The federal estate-tax exemption may be $5.34 million, but 15 states still levy an estate tax, though some grant farmland exemptions. "I live in Washington State," Neiffer says. "Our estate tax kicks in at $2 million. The state just south of us, Oregon, it kicks in at $1 million."
One way to reduce state estate tax liability is to move to another state such as Arizona, Texas or Florida, which don’t levy state estate taxes. The key is to eventually live their more than six months out of the year.
"A lot of our farmers, when they get a little older, become snowbirds. They’ll live in Texas in the wintertime and Minnesota in the summertime," says Neiffer, adding that even if Florida becomes your primary residence, you may still owe a state such as Oregon some estate tax, just because that’s where the farmland is located.
The other weapon farmers have at their disposal is gifting. The annual tax-free exclusion in 2014 is $14,000 per person that can be given to each child or grandchild. The money will compound if put away in the right investment vehicle. And it will lower how much of an estate is subject to estate taxes.

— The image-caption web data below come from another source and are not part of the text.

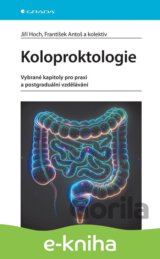 Koloproktologie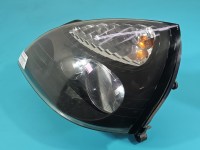 Reflektor lewy lampa przód Renault Clio II EUROPA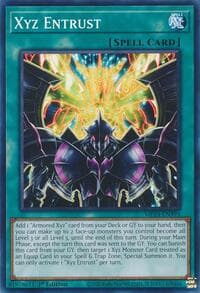 Xyz Entrust: 25th Anniversary Tin: Dueling Mirrors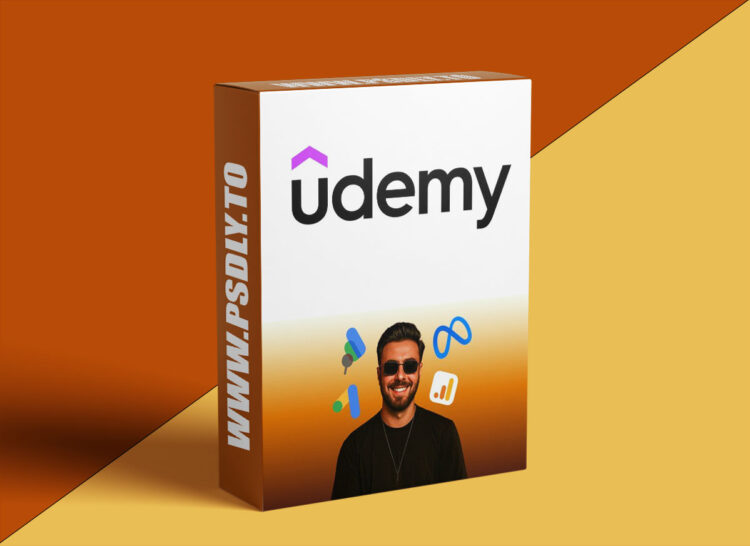 Udemy – Digital Marketing Course: Vision 360 – 12 Course in One! 1 Digital Marketing Course: Vision 360 – 12 Course in One!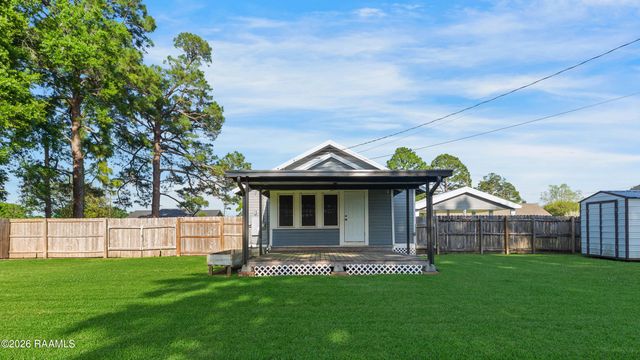 102 Tanya Street, Lafayette, LA 70507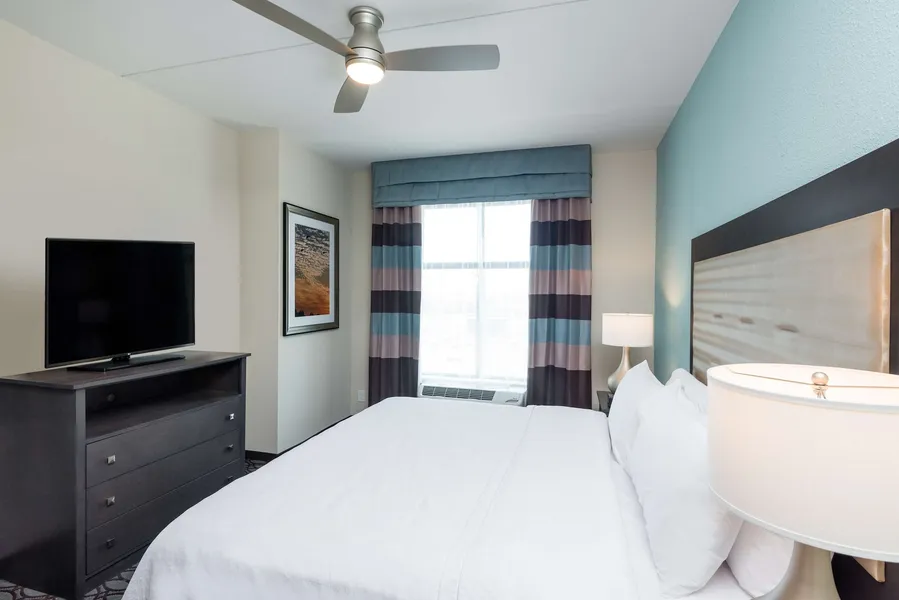 Homewood Suites by Hilton Fayetteville hotel detail image 6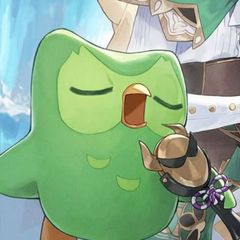 Quizzes confession avatar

Consider a farm couple with three children who each have four children. A husband and wife who jointly own the farm could each give each child and grandchild $14,000, or about $420,000, says Neiffer.
"And if we’re dealing with farmland that’s been placed in an LLC," says Neiffer, "we can take ‘appropriate marketability’ and ‘minority interest’ discounts on that, and we can drop that value of the farmland—let’s say it’s $750,000—we could drop it down to close to $500,000 or even less.
"In that case, we might still file a gift tax return. But we don’t owe any gift tax. We don’t eat into our lifetime estate tax exclusion of $5.34 million. It’s just a way of making sure, especially if you have a farm couple with a farm worth between $10 million to $15 million, of getting the value below that $10.68 million threshold and keeping it below."